In case you feel stalled, shift gears. Know how to give your team a car when all they have asked for is a faster horse! Jumpstart with the help of experienced champions who will see you through this initial hump. People, after all, are your greatest assets and train them to do the right thing. CD improves velocity, productivity, and sustainability of software dev teams. Continuous delivery Principles Continuous integration vs delivery vs deployment.

Continuous integration vs. Sten Pittet. Continuous Delivery Principles. Continuous Delivery Pipeline What is Continuous Integration. Software testing for continuous delivery. What Is Continuous Deployment? Microservices and Microservices Architecture.

Continuous Delivery articles. How the practices relate to each other. What are the benefits of each practice? Practice What you need cost What you gain Continuous integration Your team will need to write automated tests for each new feature, improvement or bug fix.

You need a continuous integration server that can monitor the main repository and run the tests automatically for every new commits pushed.

Developers need to merge their changes as often as possible, at least once a day. Less bugs get shipped to production as regressions are captured early by the automated tests. Building the release is easy as all integration issues have been solved early. Less context switching as developers are alerted as soon as they break the build and can work on fixing it before they move to another task. Testing costs are reduced drastically — your CI server can run hundreds of tests in the matter of seconds.

Your QA team spend less time testing and can focus on significant improvements to the quality culture. Continuous delivery You need a strong foundation in continuous integration and your test suite needs to cover enough of your codebase.
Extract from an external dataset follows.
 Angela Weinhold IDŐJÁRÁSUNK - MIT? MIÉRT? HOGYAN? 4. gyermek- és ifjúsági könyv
By investing in build, test, deployment and environment automation, we substantially reduce the cost of making and delivering incremental changes to software by eliminating many of the fixed costs associated with the release process. Better products. Continuous delivery makes it economic to work in small batches.

This means we can get feedback from users throughout the delivery lifecycle based on working software. Happier teams. Peer-reviewed research has shown continuous delivery makes releases less painful and reduces team burnout. By removing the low-value painful activities associated with software delivery, we can focus on what we care about most—continuously delighting our users. Automation and processes allow them to spend less time working in the trenches. There can be some barriers to continuous delivery.
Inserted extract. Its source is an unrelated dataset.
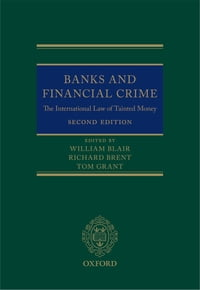 Banks and Financial Crime: The International Law of Tainted Money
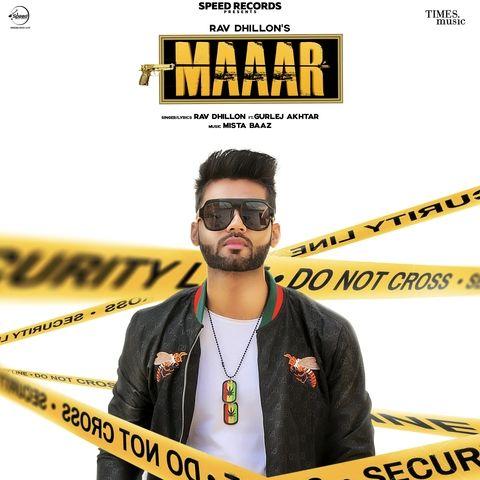 Maaar Gurlej Akhtar, Rav Dhillon Mp3 Song Download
Initial installations, configurations, and workflow changes are required. So, for some organizations, CD requires:. Changing workflows requires time. This can disrupt business. Your business must establish a strategy. Make sure that new workflows and automated processes are part of your strategy. They should align with business objectives and meet operational requirements. For instance, you might be developing software using waterfall, spiral, or other methodologies. So, you must overcome learning curves before implementing continuous delivery.

This minimizes disruptions. And it ensures operations continue to run while staff get up to speed. You might also have resistant team members. So, what's the key to building the most efficient and effective CD processes? Engaging experts as you develop — and possibly implement — your strategy. Luckily, you can enlist the help of continuous delivery experts — and do continuous delivery the right way.

Contact us to learn more about continuous delivery services from Zend. Note: This post was originally published in and has been updated for accuracy and comprehensiveness. What Are the Common Barriers? In this article, we give an overview of: Continuous delivery.

Continuous delivery benefits. Barriers to adoption. Advice for taking the next step. Let's start with the basics.